▶ _What is needed_: Write the next part of the INSIGHT of Medicine research digest, continuing after its last sentence.

▶ _Selected text_:

__________

INSIGHT of Medicine(phase 27,2024)


1.Penoscrotal inflatable penile prosthesis recipients often fully recover from pain at two weeks following placement

DOI: 10.1038/s41443-024-00871-0

This single-center prospective analysis investigated postoperative pain in 96 penoscrotal 3-piece inflatable penile prosthesis (IPP) recipients. Excluding patients with chronic pain or concurrent surgeries, standardized pain questionnaires were administered on postoperative days (POD) 2, 7, 14, and 30. The primary outcome measured self-reported pain scores (0-10 scale) at various locations over 30 days. Most pain was reported outside the scrotal area, with significant decreases in severe pain from POD2 to POD30 (46.2% to 11.1%) and an increase in mild pain (23.1% to 62.4%). By POD14, nearly half reported no pain. The study concludes that penoscrotal IPP recipients typically recover from pain within two weeks post-surgery, with lingering discomfort primarily affecting the penile shaft and glans.

__________

▶ _Raw data_:
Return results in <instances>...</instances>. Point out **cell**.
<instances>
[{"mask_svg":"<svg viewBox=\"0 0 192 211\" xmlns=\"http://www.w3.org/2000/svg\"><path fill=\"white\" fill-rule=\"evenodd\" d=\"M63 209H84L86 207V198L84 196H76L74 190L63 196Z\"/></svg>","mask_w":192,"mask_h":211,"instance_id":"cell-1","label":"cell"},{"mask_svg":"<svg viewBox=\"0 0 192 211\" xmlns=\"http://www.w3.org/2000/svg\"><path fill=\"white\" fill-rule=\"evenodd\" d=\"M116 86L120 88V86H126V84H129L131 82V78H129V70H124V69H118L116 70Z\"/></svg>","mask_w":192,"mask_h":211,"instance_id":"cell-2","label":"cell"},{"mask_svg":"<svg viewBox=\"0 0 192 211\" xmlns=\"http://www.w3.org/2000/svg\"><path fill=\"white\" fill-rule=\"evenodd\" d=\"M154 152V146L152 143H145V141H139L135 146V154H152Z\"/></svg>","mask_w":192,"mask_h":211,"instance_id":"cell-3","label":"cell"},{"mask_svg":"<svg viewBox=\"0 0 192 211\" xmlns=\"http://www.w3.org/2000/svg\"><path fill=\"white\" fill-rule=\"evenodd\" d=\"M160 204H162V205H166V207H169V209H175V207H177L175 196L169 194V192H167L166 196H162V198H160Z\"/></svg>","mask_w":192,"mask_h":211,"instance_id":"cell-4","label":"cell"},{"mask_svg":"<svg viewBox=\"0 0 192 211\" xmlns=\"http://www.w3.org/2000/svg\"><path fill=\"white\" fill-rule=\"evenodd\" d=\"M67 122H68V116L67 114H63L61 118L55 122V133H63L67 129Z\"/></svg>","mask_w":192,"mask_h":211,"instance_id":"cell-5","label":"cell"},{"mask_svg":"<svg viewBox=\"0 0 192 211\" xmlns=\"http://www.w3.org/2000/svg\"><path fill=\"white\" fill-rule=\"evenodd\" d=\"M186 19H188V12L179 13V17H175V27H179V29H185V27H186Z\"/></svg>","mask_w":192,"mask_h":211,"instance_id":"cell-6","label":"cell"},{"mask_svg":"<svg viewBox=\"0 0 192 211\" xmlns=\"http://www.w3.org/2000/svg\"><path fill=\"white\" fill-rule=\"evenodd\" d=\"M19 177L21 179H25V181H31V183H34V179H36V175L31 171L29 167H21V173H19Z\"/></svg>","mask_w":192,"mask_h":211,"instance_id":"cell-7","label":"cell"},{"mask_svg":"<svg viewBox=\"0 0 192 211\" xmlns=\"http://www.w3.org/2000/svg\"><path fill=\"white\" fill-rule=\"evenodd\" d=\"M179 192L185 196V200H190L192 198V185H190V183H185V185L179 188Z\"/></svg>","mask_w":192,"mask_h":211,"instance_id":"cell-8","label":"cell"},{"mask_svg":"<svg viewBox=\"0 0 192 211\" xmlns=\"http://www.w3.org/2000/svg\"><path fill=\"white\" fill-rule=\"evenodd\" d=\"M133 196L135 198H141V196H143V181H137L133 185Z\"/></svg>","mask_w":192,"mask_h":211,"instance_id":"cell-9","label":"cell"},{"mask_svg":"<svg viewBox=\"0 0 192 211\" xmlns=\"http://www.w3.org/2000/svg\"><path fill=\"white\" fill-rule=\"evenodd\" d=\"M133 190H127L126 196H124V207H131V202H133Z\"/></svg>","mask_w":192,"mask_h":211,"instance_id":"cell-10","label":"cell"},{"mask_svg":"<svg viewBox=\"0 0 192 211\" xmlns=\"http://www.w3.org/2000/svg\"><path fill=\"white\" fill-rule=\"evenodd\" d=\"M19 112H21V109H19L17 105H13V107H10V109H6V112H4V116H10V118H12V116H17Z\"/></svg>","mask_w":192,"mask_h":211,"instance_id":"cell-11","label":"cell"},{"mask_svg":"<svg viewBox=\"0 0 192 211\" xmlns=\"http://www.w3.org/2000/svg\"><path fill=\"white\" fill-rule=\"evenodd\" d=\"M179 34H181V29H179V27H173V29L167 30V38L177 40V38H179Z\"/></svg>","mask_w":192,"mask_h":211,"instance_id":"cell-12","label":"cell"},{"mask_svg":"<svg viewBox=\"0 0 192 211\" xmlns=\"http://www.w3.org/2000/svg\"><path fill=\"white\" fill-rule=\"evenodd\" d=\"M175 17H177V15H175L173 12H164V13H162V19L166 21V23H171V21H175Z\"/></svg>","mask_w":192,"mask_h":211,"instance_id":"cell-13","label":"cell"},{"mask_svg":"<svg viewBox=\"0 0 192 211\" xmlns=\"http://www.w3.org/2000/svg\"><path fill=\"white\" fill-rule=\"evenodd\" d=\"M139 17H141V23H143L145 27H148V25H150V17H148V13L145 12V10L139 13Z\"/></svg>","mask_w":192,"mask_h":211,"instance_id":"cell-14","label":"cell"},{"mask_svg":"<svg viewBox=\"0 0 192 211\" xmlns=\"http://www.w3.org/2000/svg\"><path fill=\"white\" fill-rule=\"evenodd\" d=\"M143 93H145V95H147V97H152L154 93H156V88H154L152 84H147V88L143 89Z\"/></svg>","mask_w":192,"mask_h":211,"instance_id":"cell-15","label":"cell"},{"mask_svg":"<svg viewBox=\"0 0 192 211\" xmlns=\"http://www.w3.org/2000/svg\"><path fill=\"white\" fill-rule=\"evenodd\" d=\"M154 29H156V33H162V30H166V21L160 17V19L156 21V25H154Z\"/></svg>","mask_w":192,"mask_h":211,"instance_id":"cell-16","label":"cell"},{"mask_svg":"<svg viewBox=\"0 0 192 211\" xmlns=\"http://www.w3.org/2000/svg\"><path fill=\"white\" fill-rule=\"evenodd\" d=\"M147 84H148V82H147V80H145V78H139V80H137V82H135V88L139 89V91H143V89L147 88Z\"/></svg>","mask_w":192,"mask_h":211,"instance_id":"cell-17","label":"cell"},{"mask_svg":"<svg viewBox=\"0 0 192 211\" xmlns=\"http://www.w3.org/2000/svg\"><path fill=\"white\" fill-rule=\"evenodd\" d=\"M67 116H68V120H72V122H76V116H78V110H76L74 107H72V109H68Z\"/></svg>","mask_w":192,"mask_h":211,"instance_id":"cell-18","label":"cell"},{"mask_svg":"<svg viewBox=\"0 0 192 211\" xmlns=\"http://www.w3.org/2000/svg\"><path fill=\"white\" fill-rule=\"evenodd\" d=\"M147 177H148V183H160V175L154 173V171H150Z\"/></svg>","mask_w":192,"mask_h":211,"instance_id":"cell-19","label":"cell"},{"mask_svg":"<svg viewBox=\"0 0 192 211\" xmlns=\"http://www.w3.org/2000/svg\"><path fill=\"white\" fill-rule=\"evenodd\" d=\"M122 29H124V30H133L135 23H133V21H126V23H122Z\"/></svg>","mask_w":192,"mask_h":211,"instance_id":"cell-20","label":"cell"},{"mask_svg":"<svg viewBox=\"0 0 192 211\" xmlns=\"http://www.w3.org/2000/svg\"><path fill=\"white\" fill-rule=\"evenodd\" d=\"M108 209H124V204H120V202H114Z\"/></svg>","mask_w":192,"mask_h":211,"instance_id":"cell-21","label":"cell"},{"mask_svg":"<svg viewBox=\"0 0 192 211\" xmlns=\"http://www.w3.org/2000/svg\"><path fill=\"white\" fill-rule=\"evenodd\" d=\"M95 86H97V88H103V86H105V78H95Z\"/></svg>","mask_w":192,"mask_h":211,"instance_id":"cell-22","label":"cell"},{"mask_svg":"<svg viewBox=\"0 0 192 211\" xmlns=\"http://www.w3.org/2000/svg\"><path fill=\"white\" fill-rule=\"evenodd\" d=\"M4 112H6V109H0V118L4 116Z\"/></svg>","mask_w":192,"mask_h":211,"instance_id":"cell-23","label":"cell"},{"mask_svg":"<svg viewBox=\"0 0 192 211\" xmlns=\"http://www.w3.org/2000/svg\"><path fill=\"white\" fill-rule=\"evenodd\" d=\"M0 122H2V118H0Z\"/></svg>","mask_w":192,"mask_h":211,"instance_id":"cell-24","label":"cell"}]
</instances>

__________

▶ _Response to this exercise_:
2.Neuron-astrocyte metabolic coupling facilitates spinal plasticity and maintenance of inflammatory pain

DOI: 10.1038/s42255-024-01001-2

This study unveils a novel mechanism involving spinal astrocytic glycogen dynamics mediated by the Protein Targeting to Glycogen (PTG) in response to persistent noxious stimulation. Upregulation of PTG leads to glycogen accumulation in astrocytes, contributing to sustained pain behaviors. Gene deletion of Ptg reduces glycogen buildup, alleviating pain-related behaviors and promoting faster recovery in mice. Mechanistic analyses demonstrate that glycogen dynamics play a crucial role in maintaining pain by facilitating neuronal plasticity in spinal lamina 1 neurons. This reveals an astrocyte-neuron metabolic communication pathway in the spinal cord mediated by glycogen breakdown, which fuels spinal neuron hyperexcitability. The findings highlight the potential therapeutic target of glycogen metabolism in managing persistent pain conditions.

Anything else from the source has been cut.